Rescue group volunteers put up posters around Frisco and Copper Mountain and notified Summit County Animal Control, whose officers used multiple tools, from live traps to net guns, in their attempts to capture the dog, all without success.
“We didn’t have somebody that she was familiar with to come catch her,” said Jesslyn Swirka, an animal control officer. “So she had a bunch of strange people who were like, ‘Hey, come over here.’”
Vizslas are Hungarian bird dogs, with one layer of sleek short hair. Often they are referred to as “Velcro dogs,” according to Shawna Wells, a volunteer with the rescue group, because they are so keen to be physically close to their owners. Zip, however, was skittish, likely due to the transfer, and in unfamiliar territory.
“Really, any type of breed of dog would be horrified in that situation,” Swirka said. “They’re in an area they don’t know, they’ve got a bunch of people trying to catch them. Whatever animals or people she came across in the time she was out could have been a horrifying experience for her as well.”
As one week stretched into another, the local animal community was on high alert as the Vizsla rescue volunteers came out in force to hand out posters and follow up on sightings with Animal Control and Copper Mountain security staff. Weather was a concern, with temperatures dipping low at night and the occasional snowfall, as were potentially harmful interactions with wildlife, like foxes and coyotes, and the idea that the dog might attempt to cross the interstate.
As one of the volunteers, Wells came up as often as she could from her Boulder home to follow up on sightings of Zip.
“It’s not that we couldn’t find her. We had sightings all the time,” Wells said. “It’s just that we couldn’t capture her.”
Wells did everything she could think of, from talking to people on the street to calling up businesses in areas where the dog had last been seen, like Copper, and asking them to keep an eye out.
“It’s such an amazing community,” she said, explaining how often she ended up speaking with the same person multiple times. “Nobody got upset with us, nobody got tired of hearing our story. Everybody was so kind.” People bought dinners for the volunteers and, after hearing that many of them were sleeping in their cars over the weekend, offered them places to stay.
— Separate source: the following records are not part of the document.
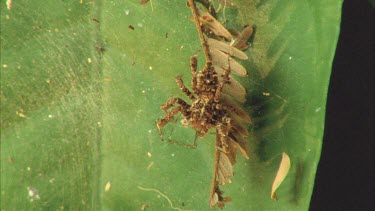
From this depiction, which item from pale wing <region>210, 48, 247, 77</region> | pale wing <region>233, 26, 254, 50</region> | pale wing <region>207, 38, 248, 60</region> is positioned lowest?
pale wing <region>210, 48, 247, 77</region>

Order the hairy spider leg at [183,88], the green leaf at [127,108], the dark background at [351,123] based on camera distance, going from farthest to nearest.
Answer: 1. the dark background at [351,123]
2. the hairy spider leg at [183,88]
3. the green leaf at [127,108]

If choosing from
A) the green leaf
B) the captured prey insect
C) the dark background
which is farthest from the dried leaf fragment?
the dark background

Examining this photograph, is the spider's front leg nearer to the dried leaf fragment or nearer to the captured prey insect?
the captured prey insect

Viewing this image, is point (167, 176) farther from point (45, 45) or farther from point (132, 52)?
point (45, 45)

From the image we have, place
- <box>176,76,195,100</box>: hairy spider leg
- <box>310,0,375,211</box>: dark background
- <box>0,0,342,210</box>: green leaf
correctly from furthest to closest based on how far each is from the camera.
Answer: <box>310,0,375,211</box>: dark background, <box>176,76,195,100</box>: hairy spider leg, <box>0,0,342,210</box>: green leaf

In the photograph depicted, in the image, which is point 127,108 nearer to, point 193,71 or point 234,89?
point 193,71

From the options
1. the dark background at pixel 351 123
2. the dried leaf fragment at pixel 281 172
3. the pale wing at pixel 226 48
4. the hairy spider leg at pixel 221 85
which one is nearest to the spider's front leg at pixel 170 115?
the hairy spider leg at pixel 221 85

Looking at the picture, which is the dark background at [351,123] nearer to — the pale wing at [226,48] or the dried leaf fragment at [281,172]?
the dried leaf fragment at [281,172]

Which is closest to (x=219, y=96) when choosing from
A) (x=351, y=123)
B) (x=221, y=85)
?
(x=221, y=85)

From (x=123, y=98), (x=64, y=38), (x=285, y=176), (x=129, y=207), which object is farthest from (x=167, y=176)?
(x=64, y=38)
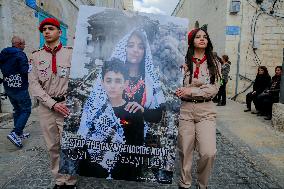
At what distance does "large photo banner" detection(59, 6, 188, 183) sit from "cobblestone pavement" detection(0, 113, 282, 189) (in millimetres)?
812

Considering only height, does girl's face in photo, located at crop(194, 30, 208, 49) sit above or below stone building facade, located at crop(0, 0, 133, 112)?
below

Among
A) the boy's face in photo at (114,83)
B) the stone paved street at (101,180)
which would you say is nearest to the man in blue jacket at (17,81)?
the stone paved street at (101,180)


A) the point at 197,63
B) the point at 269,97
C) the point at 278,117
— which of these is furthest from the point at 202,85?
the point at 269,97

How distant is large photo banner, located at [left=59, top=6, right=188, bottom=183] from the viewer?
3.59 metres

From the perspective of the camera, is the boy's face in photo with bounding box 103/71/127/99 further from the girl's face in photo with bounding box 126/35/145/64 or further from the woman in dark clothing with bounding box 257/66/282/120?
the woman in dark clothing with bounding box 257/66/282/120

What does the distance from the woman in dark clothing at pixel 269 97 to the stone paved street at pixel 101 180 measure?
3.73 metres

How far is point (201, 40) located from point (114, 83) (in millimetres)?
1047

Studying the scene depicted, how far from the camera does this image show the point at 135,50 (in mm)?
3615

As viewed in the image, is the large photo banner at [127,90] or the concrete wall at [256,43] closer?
the large photo banner at [127,90]

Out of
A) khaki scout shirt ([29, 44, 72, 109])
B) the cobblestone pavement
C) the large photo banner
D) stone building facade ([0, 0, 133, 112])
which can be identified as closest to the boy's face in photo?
the large photo banner

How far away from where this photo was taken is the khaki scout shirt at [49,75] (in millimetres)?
3900

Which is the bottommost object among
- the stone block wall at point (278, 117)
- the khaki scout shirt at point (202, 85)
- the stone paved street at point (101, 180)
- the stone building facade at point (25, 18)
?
the stone paved street at point (101, 180)

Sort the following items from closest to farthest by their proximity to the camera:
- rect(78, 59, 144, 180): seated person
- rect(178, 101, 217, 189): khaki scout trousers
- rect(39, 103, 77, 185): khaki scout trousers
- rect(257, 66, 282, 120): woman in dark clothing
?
1. rect(78, 59, 144, 180): seated person
2. rect(178, 101, 217, 189): khaki scout trousers
3. rect(39, 103, 77, 185): khaki scout trousers
4. rect(257, 66, 282, 120): woman in dark clothing

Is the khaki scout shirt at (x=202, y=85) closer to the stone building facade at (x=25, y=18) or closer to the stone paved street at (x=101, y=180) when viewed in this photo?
the stone paved street at (x=101, y=180)
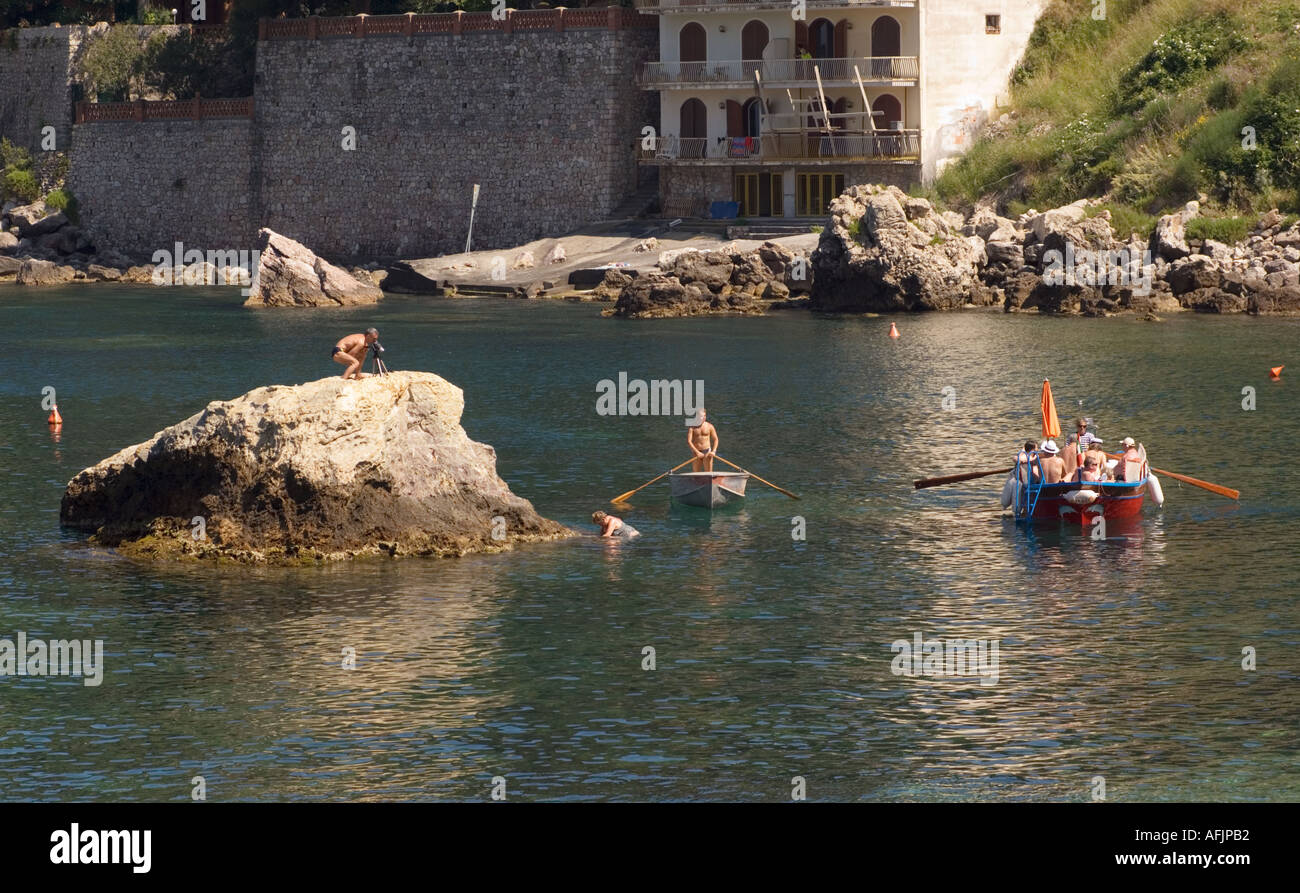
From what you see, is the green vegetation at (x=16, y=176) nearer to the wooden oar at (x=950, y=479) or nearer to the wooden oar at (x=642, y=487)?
the wooden oar at (x=642, y=487)

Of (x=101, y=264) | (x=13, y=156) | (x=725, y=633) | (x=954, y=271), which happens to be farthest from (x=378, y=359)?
(x=13, y=156)

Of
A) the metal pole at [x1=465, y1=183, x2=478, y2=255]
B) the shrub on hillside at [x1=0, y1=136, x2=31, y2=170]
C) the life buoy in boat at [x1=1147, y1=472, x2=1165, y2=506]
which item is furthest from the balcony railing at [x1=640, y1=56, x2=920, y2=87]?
the life buoy in boat at [x1=1147, y1=472, x2=1165, y2=506]

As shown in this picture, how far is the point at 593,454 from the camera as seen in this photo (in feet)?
133

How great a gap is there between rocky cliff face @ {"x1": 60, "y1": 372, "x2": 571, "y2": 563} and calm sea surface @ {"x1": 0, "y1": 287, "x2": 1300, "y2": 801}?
725mm

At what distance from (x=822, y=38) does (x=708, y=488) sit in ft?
171

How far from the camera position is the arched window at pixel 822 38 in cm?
8294

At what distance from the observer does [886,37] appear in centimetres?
8188

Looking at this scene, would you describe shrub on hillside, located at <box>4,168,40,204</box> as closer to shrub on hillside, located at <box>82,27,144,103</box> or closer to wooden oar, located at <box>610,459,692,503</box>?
shrub on hillside, located at <box>82,27,144,103</box>

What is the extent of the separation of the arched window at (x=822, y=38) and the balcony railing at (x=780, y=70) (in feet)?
4.72

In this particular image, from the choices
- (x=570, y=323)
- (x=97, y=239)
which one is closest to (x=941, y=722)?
(x=570, y=323)

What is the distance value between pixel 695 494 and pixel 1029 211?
42805mm

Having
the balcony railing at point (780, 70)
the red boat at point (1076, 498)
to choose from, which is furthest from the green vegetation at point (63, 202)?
the red boat at point (1076, 498)
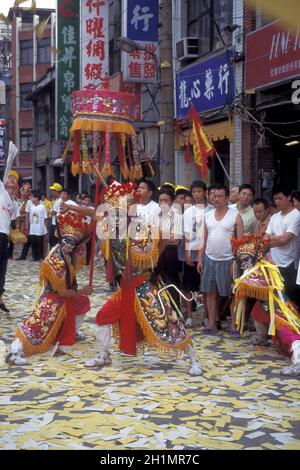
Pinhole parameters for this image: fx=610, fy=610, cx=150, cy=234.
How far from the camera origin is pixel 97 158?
6.41 metres

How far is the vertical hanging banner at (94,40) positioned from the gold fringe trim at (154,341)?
1214 centimetres

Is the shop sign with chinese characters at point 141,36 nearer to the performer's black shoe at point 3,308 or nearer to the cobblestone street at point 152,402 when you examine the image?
the performer's black shoe at point 3,308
“It was really incredible,” she said. “I mean, where does that happen?”
Finally, on Oct. 28, Wells got good news. Copper Mountain security team was alerted to a thin, shivering Zip who had been found in a bathroom stall inside a Copper building.
“She was pretty emaciated,” Wells said. “She was cold and I don’t think she would have survived that day, and I certainly don’t believe she would have survived that night.”
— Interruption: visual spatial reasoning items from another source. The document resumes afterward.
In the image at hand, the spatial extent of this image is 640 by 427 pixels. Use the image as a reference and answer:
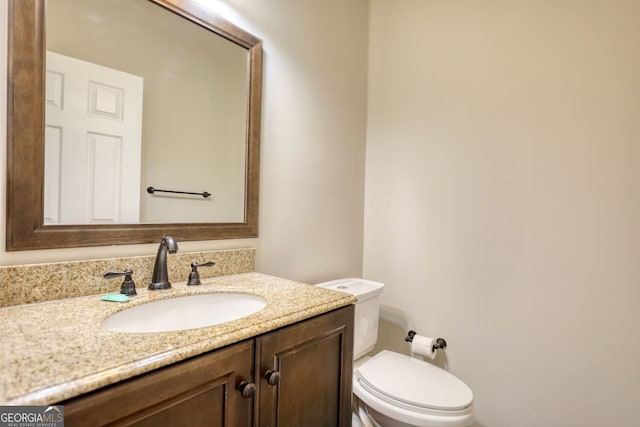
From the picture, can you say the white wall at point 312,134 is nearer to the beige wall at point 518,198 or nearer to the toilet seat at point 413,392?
the beige wall at point 518,198

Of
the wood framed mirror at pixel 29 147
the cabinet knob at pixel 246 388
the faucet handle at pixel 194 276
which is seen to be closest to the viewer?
the cabinet knob at pixel 246 388

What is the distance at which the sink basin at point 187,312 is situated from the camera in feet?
2.97

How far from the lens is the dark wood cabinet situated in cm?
54

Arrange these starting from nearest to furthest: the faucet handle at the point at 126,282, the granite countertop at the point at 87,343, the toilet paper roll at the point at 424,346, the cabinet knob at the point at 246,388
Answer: the granite countertop at the point at 87,343, the cabinet knob at the point at 246,388, the faucet handle at the point at 126,282, the toilet paper roll at the point at 424,346

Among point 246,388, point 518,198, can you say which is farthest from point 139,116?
point 518,198

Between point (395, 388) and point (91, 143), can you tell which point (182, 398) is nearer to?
point (91, 143)

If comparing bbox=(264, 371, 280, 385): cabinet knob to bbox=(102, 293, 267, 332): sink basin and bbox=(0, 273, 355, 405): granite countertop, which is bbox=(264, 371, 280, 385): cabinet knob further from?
bbox=(102, 293, 267, 332): sink basin

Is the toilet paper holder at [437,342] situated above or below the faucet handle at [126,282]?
below

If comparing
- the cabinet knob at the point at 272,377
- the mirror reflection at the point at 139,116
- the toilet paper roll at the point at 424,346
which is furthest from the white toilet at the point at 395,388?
the mirror reflection at the point at 139,116

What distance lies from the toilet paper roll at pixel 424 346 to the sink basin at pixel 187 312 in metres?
1.04

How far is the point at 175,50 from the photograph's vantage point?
47.3 inches

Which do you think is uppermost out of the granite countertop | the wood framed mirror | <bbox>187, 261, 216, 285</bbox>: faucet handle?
the wood framed mirror

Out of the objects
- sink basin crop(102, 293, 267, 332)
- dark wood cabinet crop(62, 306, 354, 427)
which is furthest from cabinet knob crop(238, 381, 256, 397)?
sink basin crop(102, 293, 267, 332)

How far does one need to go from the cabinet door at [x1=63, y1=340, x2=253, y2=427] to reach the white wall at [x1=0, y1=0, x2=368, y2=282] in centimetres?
59
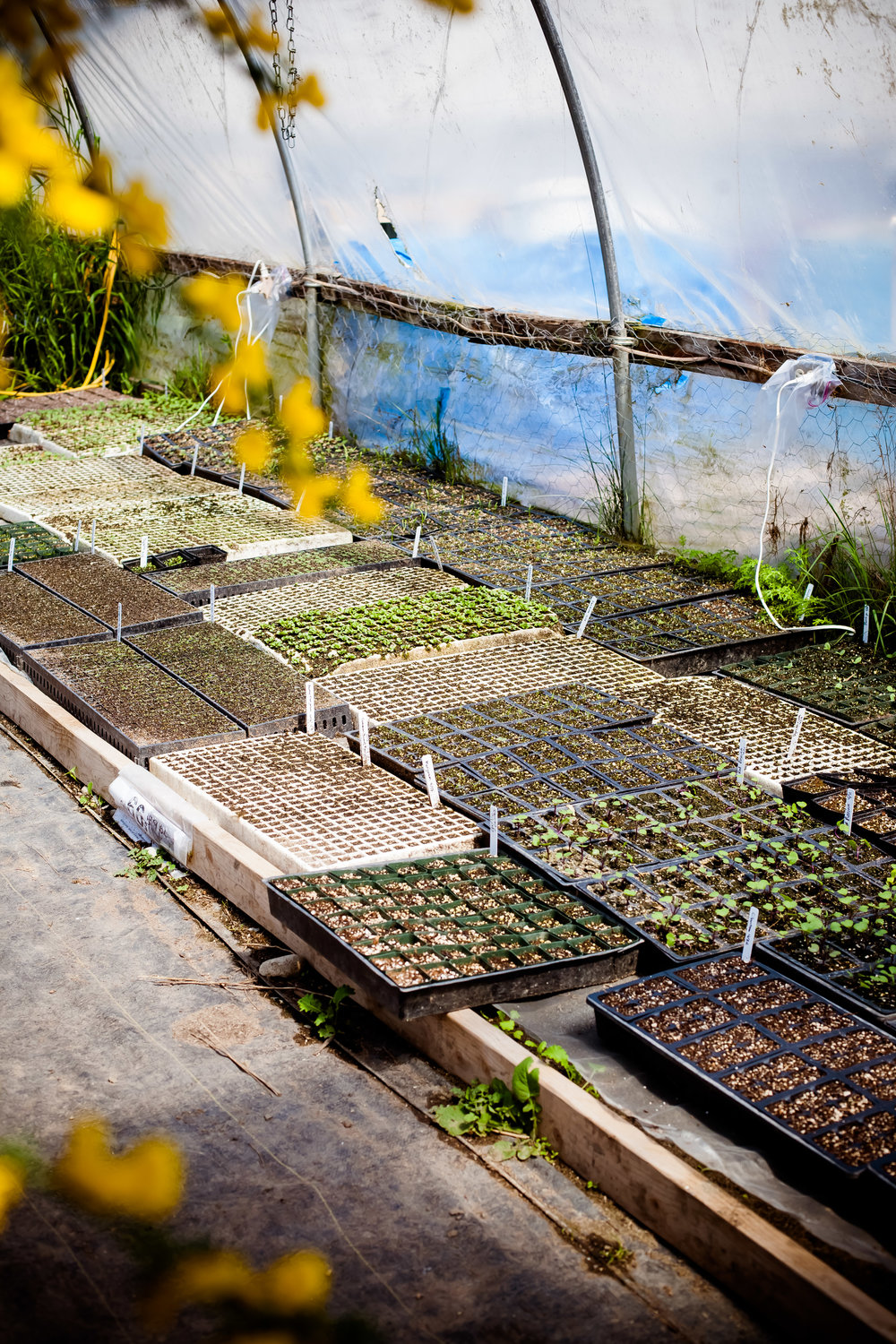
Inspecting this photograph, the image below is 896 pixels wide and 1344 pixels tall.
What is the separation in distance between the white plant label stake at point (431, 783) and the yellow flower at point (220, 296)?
5172 mm

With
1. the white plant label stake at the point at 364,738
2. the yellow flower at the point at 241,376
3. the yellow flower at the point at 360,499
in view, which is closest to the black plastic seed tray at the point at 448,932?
the white plant label stake at the point at 364,738

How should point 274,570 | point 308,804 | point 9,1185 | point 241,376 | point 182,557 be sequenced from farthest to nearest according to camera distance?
point 241,376 < point 182,557 < point 274,570 < point 308,804 < point 9,1185

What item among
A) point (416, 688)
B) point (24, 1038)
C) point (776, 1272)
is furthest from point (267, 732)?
point (776, 1272)

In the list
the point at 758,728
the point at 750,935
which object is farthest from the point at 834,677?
the point at 750,935

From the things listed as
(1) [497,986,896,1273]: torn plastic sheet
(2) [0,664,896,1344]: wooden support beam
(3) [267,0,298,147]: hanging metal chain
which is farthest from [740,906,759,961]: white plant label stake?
(3) [267,0,298,147]: hanging metal chain

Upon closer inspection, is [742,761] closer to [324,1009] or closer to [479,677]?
[479,677]

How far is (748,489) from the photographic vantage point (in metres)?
5.62

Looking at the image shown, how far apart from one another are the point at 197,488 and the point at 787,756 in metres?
4.10

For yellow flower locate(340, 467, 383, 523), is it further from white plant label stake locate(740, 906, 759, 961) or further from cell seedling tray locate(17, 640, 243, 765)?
white plant label stake locate(740, 906, 759, 961)

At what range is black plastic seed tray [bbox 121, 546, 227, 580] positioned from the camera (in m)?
5.85

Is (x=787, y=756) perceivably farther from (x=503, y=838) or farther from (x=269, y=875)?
(x=269, y=875)

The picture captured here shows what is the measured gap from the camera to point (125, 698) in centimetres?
435

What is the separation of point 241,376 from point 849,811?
19.0ft

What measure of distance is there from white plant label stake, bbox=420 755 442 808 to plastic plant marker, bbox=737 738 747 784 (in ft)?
3.03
Wells then facilitated Zip’s rehabilitation from her Boulder home. Though it took some time for the dog to build up trust, she eventually settled down and gained a healthy amount of weight again.
“I had given up hope, honestly,” she said. “I was hopeless at that point. I really thought that was (the end), and the worst part would have been not knowing. It’s so fortunate that it ended in a good way, and it couldn’t have ended in a better way, and most of that is the community in Frisco.”
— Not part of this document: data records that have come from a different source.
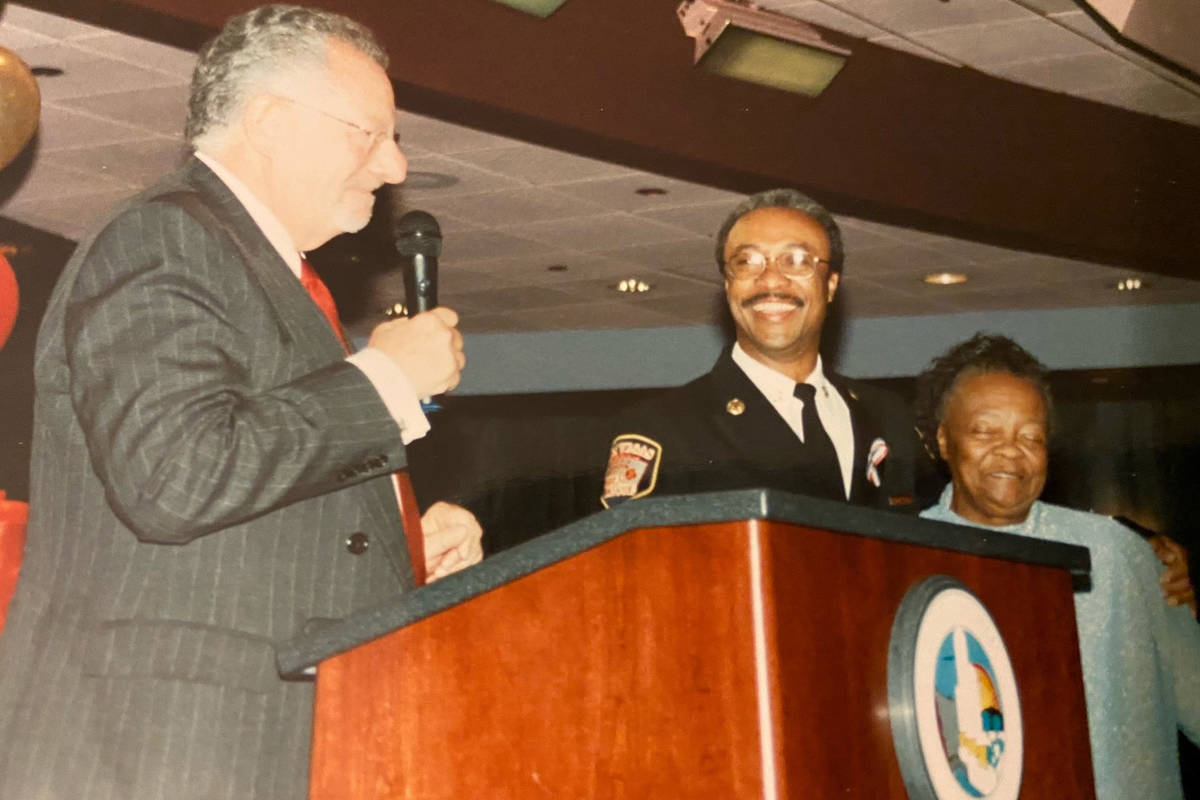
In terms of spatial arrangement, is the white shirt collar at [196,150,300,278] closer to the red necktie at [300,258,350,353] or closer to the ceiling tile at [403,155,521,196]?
the red necktie at [300,258,350,353]

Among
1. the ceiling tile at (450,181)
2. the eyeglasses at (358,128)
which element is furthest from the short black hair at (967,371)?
the ceiling tile at (450,181)

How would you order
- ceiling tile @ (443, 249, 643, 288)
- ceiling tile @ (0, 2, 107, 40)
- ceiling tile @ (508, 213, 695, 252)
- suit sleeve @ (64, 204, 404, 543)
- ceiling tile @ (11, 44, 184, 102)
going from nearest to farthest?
suit sleeve @ (64, 204, 404, 543)
ceiling tile @ (0, 2, 107, 40)
ceiling tile @ (11, 44, 184, 102)
ceiling tile @ (508, 213, 695, 252)
ceiling tile @ (443, 249, 643, 288)

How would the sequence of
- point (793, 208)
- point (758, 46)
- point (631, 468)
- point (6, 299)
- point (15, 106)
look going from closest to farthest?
point (631, 468) → point (793, 208) → point (15, 106) → point (6, 299) → point (758, 46)

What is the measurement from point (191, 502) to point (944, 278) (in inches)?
289

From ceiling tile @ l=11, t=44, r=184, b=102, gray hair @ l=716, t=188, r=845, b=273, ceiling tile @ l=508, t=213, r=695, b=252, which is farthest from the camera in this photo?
ceiling tile @ l=508, t=213, r=695, b=252

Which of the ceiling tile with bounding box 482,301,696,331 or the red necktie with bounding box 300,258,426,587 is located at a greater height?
the ceiling tile with bounding box 482,301,696,331

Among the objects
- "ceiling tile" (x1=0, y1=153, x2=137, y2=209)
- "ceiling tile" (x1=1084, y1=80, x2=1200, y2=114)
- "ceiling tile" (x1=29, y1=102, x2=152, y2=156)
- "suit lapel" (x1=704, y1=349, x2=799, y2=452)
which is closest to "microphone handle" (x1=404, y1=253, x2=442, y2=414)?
"suit lapel" (x1=704, y1=349, x2=799, y2=452)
And just a few weeks ago, Zip was matched with her new family, who had been among the volunteers searching for her in October.
“She really surprised us all in her ability to rebound, and she has found her forever family, and they’re really great,” said Wells.
Wells attributes Zip’s happy ending to the helpful efforts of the Summit community.
“It’s so incredible to me,” she said. “When you do rescues, you lose a lot of hope in humanity because the things that you see, and to have that kind of community support and assistance every day for almost three weeks, unyielding support like that, just really sort of gives you a restored faith and hope in humanity, for sure.”